From the gripping scene at the family home on a hot day in the summer of 1934 to the graphic description of war torn northern France in 1939 and 1940, this book is compelling. McEwan's plot and descriptive skills are intricate and powerful. The oily smoke rising from Dunkirk as France fell and the military hospital scenes are memorable examples. The descriptions of pre-Blitz London are uncanny. The reader can feel the approaching doom. While I did not expect it, this book was hard to put down. The reader is swept into a sensation of wanting to see how a particular scene or exchange will end or how a relationship will develop. And, of course, throughout there is a sense that the "other shoe" will drop at any moment.

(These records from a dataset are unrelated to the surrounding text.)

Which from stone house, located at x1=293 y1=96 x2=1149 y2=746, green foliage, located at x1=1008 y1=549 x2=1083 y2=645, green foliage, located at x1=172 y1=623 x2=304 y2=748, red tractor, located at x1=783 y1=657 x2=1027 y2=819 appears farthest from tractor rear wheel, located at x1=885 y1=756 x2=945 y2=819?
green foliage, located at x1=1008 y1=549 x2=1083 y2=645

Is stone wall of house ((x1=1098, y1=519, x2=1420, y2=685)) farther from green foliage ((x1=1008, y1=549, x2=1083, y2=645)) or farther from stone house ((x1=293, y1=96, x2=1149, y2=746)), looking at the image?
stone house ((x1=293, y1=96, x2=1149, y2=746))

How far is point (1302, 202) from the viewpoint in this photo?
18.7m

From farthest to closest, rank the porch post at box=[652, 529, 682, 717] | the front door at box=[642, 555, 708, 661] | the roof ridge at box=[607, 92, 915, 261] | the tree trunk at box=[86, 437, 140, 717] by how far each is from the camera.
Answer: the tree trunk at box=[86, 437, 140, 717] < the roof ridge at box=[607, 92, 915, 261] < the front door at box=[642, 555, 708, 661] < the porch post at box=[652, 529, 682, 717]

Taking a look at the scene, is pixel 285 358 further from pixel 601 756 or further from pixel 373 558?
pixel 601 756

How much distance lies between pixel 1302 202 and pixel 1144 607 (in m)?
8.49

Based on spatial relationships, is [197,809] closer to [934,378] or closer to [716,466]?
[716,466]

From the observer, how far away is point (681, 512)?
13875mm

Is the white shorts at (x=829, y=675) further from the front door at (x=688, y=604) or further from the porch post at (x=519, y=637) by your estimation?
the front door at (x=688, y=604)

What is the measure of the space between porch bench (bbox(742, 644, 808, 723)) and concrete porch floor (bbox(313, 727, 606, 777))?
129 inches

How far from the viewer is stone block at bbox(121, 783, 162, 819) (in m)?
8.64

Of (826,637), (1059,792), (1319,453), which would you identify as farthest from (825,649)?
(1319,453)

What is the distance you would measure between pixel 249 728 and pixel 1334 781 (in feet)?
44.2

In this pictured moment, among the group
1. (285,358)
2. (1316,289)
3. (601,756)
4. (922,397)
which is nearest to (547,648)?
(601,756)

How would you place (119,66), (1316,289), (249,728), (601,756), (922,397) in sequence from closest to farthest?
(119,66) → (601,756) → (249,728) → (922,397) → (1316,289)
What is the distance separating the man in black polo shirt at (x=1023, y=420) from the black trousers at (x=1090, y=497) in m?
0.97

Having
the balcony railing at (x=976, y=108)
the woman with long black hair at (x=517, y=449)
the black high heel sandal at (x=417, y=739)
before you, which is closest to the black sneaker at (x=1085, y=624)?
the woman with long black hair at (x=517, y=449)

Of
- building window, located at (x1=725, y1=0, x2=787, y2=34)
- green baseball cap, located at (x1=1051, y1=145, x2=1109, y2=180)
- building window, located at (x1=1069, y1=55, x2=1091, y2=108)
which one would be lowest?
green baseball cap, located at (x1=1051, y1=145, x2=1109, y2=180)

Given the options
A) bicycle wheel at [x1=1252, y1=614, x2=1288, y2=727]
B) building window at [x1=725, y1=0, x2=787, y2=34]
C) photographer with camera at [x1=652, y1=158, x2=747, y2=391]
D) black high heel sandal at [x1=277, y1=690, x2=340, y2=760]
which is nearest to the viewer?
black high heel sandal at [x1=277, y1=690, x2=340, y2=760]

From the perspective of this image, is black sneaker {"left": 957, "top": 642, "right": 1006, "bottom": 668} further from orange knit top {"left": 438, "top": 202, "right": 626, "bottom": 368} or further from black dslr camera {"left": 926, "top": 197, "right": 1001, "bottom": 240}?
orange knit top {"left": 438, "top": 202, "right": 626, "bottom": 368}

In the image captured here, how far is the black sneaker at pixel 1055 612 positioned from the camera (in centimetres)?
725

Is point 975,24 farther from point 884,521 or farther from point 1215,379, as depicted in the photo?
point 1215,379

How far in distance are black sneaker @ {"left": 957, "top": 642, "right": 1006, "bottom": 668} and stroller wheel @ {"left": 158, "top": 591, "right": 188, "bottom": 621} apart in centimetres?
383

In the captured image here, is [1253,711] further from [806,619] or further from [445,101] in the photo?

At a human level this book is an illustration of life's many ironies. I have read many reviews that found the complexity and drama of the relationships here to be unreal. On the contrary, I found them highly plausible. McEwan is simply able to capture these sentiments and, perhaps, because it is so infrequently done in modern literature, some find it "unreal". In "Atonement" the wronged are not vindicated and those who have wronged either seek a life of "atonement" or appear not to pay any price for their transgressions or crimes. Perhaps the original crimes have motivated a life of "good". But then again can "good" be a viable outcome from a crime? Isn't there always collateral damage to real people however unintended? That is for the reader to decide. These are the irony's of life and thus, I choose to see this wonderful novel as a vivid lesson. Be honest in your understanding of relationships and intentions. Be mindful of how others may interpret events. Be willing to admit mistakes. Know right from wrong. Do not bow to pressure from others when you know your heart tells you otherwise. Don't underestimate the power of love. Be human.

Finally, the book is simply very well written. I often found myself saying of the author; "How does he do it? This total command of the details; this almost biologic weaving of the plot; this otherworldly wisdom. How does he do it?" Ian McEwen has done it without question and it is worth reading because it will cause the reader to become more human. And that is an extraordinary contribution.